Here is a program I wrote which asks the user if they would like to crash or not, to illustrate that the program compiles fine; and to highlight that in my head the code in both options is conceptually identical; but that's why I'm here, to understand why they are not.
// demonstrate the difference between initializing a (char *)
// with a literal, vs malloc
// and the mutability of the contents thereafter
#include <stdio.h>
#include <stdlib.h>
#include <stdbool.h>
int main() {
char cause_crash;
char *myString;
printf("Cause crash? ");
scanf("%c", &cause_crash);
if(cause_crash == 'y') {
myString = "ab";
printf("%s\n", myString); // ab
*myString = 'x'; // CRASH!
printf("%s\n", myString);
} else {
myString = malloc(3 * sizeof(char));
myString[0] = 'a';
myString[1] = 'b';
myString[2] = '\0';
printf("%s\n", myString); // ab
*myString = 'x';
printf("%s\n", myString); // xb
}
return 0;
}
edit: conclusions
There are several good answers below, but I want to summarize what I have come to understand succinctly here.
The basic answer seems to be this:
When a compiler sees a "string literal" being assigned to a (char *) variable, the pointer will point to memory which is static (perhaps actually part of the binary, but usually enforced as read only by a lower-level system than your runtime. In other words, the memory is probably not dynamically allocated at that part of the program, but instead the pointer is simply set to point to an area of static memory which houses the contents of your literal.
There are a few things I want to call out about this resolution:
1. Optimization may be a possible motive: With my compiler, two different (char *) variables initialized with the same string literal actually point to the same address:
char *myString = "hello";
char *mySecond = "hello"; // the pointers are identical! This is a cool optimization.

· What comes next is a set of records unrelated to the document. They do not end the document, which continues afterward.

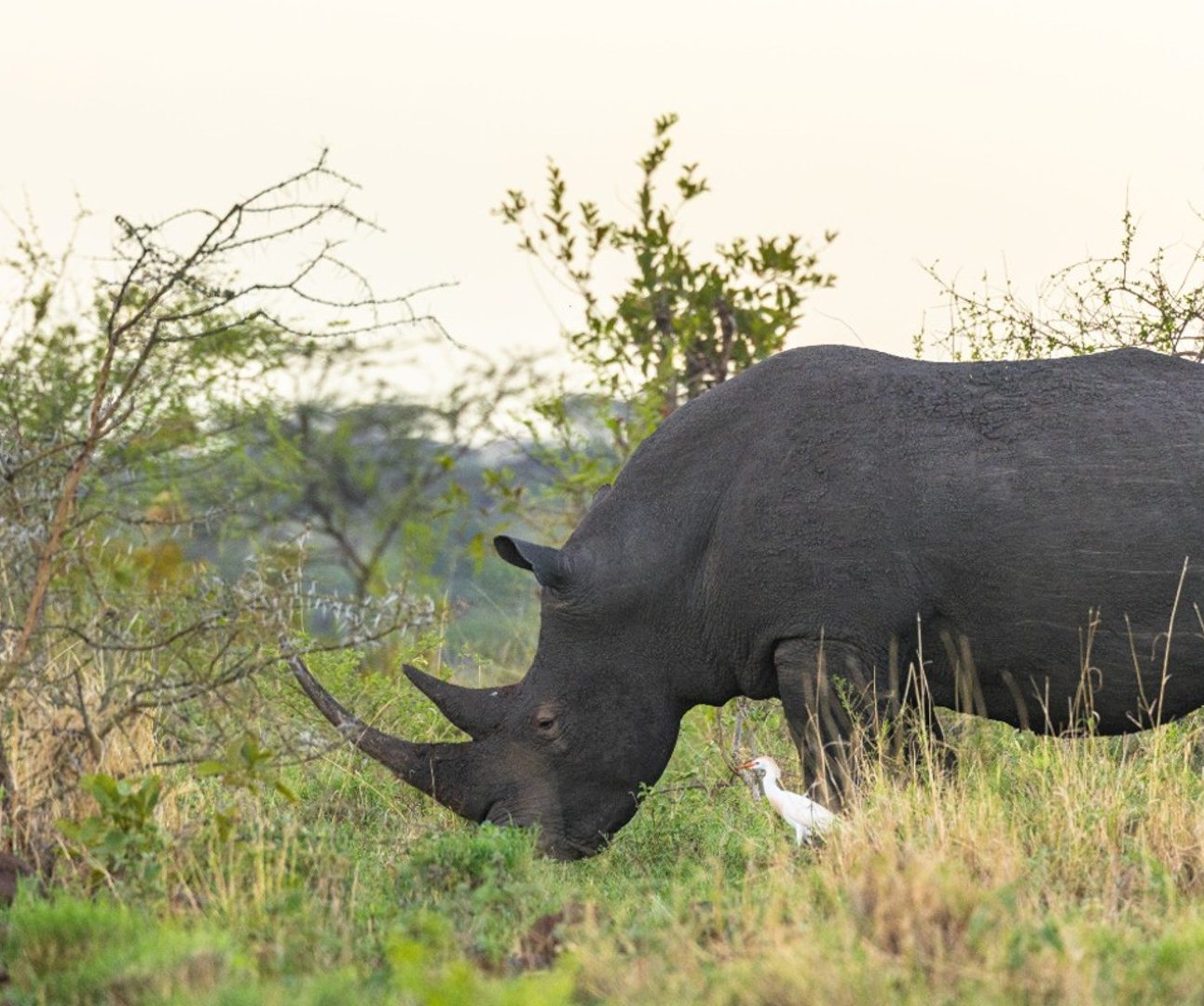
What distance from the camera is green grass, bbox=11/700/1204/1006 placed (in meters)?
4.76

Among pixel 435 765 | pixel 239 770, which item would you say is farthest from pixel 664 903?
pixel 435 765

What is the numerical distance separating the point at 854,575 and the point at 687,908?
5.84ft

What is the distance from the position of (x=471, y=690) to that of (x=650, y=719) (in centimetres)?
79

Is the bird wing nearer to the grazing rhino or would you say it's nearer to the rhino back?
the grazing rhino

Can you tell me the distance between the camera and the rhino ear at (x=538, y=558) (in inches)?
298

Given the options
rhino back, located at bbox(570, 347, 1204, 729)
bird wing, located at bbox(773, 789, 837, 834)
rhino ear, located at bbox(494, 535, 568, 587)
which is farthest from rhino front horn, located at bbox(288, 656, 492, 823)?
bird wing, located at bbox(773, 789, 837, 834)

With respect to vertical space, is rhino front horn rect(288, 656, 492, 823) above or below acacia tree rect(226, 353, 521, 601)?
below

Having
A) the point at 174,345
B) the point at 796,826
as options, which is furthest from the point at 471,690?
the point at 174,345

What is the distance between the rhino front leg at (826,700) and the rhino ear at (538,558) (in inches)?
37.1

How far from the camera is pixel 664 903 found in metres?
6.21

2 Interstingly, if the variable is actually an array of chars (instead of a (char *)), this (#1) is not true. this was interesting to me because I was under the impression that (post-compilation) arrays where identical to pointers-to-chars.
char myArString[] = "hello";
char myArSecond[] = "hello"; // the pointers are NOT the same
3 to summarize what several answers hinted at: char *myString = "Hello, World!"
does not allocate new memory, it just sets myString to point to memory which already existed; perhaps in the binary, perhaps in a special read-only block of memory... etc.
4 I found through testing that char myString[] = "Hello, World!"
does allocate new memory; I think... what I know is that the string is mutable when created this way.